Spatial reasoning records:
-*-*-

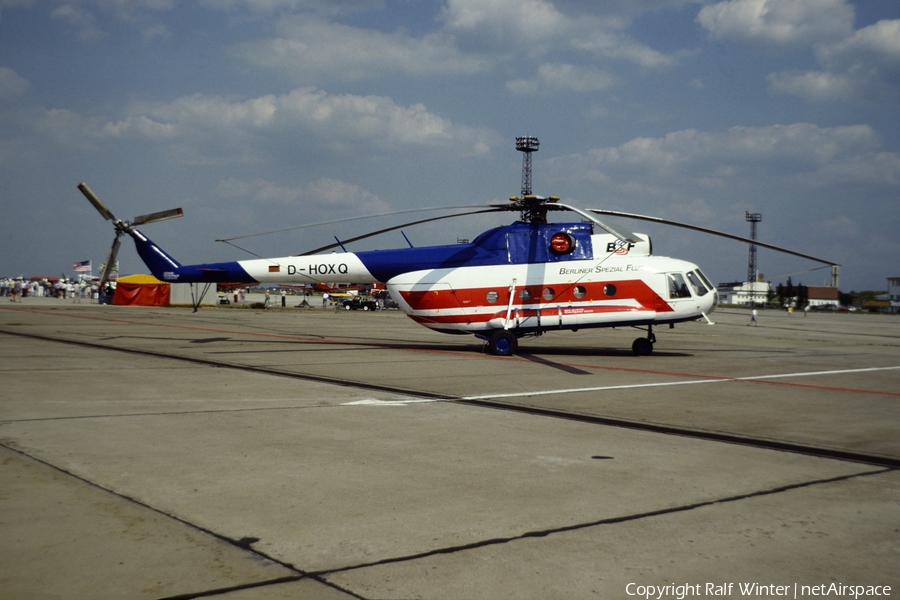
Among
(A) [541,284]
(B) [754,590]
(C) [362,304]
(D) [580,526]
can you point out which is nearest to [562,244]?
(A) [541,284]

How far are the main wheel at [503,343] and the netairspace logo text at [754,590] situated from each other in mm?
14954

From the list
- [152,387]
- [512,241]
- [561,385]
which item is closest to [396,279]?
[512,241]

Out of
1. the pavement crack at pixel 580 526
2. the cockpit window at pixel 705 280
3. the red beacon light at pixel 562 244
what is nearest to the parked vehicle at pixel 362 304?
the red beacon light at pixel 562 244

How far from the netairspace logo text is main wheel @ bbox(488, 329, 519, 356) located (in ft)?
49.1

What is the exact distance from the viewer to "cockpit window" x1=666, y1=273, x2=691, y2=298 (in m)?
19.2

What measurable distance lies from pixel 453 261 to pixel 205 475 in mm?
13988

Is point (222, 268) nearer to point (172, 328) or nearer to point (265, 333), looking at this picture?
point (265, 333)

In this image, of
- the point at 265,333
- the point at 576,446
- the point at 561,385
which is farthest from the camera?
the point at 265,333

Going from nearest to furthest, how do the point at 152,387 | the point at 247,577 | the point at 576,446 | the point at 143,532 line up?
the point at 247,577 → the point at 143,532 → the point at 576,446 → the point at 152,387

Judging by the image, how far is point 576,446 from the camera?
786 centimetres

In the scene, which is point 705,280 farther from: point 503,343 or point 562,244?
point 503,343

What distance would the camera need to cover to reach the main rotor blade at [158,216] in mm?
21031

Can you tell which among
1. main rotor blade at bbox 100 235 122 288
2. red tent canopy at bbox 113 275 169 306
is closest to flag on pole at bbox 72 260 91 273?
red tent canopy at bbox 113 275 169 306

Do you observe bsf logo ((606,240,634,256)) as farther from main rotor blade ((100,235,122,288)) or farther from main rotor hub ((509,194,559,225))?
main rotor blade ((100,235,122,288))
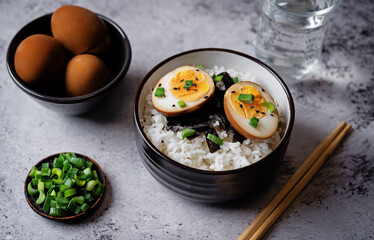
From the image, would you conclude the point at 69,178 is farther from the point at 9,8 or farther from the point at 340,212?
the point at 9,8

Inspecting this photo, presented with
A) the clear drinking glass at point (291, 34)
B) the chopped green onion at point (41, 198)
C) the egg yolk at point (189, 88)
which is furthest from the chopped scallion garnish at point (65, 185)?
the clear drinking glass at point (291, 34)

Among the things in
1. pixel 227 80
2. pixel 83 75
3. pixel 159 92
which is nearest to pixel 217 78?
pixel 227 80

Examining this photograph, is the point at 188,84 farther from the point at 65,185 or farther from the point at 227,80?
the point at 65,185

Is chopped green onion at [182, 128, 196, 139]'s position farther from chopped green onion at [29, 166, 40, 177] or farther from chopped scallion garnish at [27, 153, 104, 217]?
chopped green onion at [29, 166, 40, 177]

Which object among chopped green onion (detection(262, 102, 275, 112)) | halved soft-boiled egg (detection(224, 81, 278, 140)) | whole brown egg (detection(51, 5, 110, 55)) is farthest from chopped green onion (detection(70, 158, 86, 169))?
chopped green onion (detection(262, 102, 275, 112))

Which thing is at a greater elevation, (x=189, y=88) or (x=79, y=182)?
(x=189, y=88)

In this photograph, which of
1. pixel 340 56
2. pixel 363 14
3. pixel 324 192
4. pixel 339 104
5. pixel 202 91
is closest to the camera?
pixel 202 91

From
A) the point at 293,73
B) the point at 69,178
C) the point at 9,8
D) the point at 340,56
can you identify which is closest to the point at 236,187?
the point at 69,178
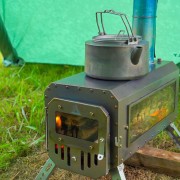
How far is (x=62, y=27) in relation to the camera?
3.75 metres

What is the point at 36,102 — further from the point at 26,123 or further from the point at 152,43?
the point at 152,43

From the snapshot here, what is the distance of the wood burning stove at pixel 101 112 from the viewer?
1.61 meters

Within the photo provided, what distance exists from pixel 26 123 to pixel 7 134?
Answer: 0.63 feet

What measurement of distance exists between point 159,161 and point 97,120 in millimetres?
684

-*-*-

* [Written task] Restate the records above in full, word for word. Keep pictures out.

* [Result below]
Among
(A) [541,284]
(B) [754,590]
(C) [362,304]
(D) [580,526]
can you point out which is nearest to [562,244]?
(A) [541,284]

How far are the main wheel at [503,343] and the netairspace logo text at [754,590] situated from each other in mm?
14954

From the list
- [152,387]
- [512,241]
- [561,385]
which item is closest to [396,279]?
[512,241]

Out of
1. the pavement crack at pixel 580 526
2. the cockpit window at pixel 705 280
3. the red beacon light at pixel 562 244
what is nearest to the parked vehicle at pixel 362 304?
the red beacon light at pixel 562 244

How far from the netairspace logo text is main wheel @ bbox(488, 329, 519, 356) located (in ft)?
49.1

What is the exact distance from the viewer to "cockpit window" x1=666, y1=273, x2=691, y2=298 (in m)?
19.2

What measurable distance lies from pixel 453 261 to pixel 205 475 in mm?
13988

Is point (222, 268) nearer to point (172, 328) or nearer to point (265, 333), looking at this picture?
point (265, 333)

In this image, of
- the point at 265,333
- the point at 576,446
- the point at 561,385
which is farthest from the camera?
the point at 265,333

Going from nearest to furthest, how do the point at 152,387 | the point at 247,577 | the point at 576,446 | the point at 143,532 line up?
the point at 247,577 → the point at 143,532 → the point at 576,446 → the point at 152,387

Judging by the image, how far is point 576,446 from the camera?
786 centimetres

In the scene, which is point 705,280 farther from: point 503,343 or point 562,244?
point 503,343

What distance would the camera need to cover to reach the main rotor blade at [158,216] in mm?
21031

Can you tell which among
1. main rotor blade at bbox 100 235 122 288
2. red tent canopy at bbox 113 275 169 306
is closest to flag on pole at bbox 72 260 91 273?
red tent canopy at bbox 113 275 169 306

Do you observe bsf logo ((606,240,634,256)) as farther from main rotor blade ((100,235,122,288)) or farther from main rotor hub ((509,194,559,225))?
main rotor blade ((100,235,122,288))
From the image, would you conclude the point at 69,178 is farther from the point at 9,8 or farther from the point at 340,212?
the point at 9,8

Inspecting this photo, presented with
A) the clear drinking glass at point (291, 34)
B) the chopped green onion at point (41, 198)
C) the egg yolk at point (189, 88)
which is furthest from the chopped scallion garnish at point (65, 185)?
the clear drinking glass at point (291, 34)

Among the things in
1. pixel 227 80
2. pixel 83 75
3. pixel 159 92
which is nearest to pixel 217 78?
pixel 227 80

Examining this photograph, is the point at 188,84 farther from the point at 65,185 or farther from the point at 227,80?
the point at 65,185

Is chopped green onion at [182, 128, 196, 139]'s position farther from chopped green onion at [29, 166, 40, 177] or farther from chopped scallion garnish at [27, 153, 104, 217]?
chopped green onion at [29, 166, 40, 177]

Which object among chopped green onion (detection(262, 102, 275, 112)) | halved soft-boiled egg (detection(224, 81, 278, 140)) | whole brown egg (detection(51, 5, 110, 55)) is farthest from chopped green onion (detection(70, 158, 86, 169))?
chopped green onion (detection(262, 102, 275, 112))

Which thing is at a greater elevation, (x=189, y=88) or (x=79, y=182)?
(x=189, y=88)

In this photograph, which of
1. pixel 340 56
2. pixel 363 14
3. pixel 324 192
4. pixel 339 104
5. pixel 202 91
is closest to the camera?
pixel 202 91

From
A) the point at 293,73
B) the point at 69,178
C) the point at 9,8
D) the point at 340,56
can you identify which is closest to the point at 236,187?
the point at 69,178
How far is (x=62, y=27) in relation to the camera?
3.75 metres

What is the point at 36,102 — further from the point at 26,123 or further from the point at 152,43?
the point at 152,43

From the snapshot here, what is the distance of the wood burning stove at pixel 101 112 from the viewer?
1.61 meters

Within the photo provided, what distance exists from pixel 26 123 to pixel 7 134?
Answer: 0.63 feet

What measurement of distance exists between point 159,161 and point 97,120 in millimetres?
684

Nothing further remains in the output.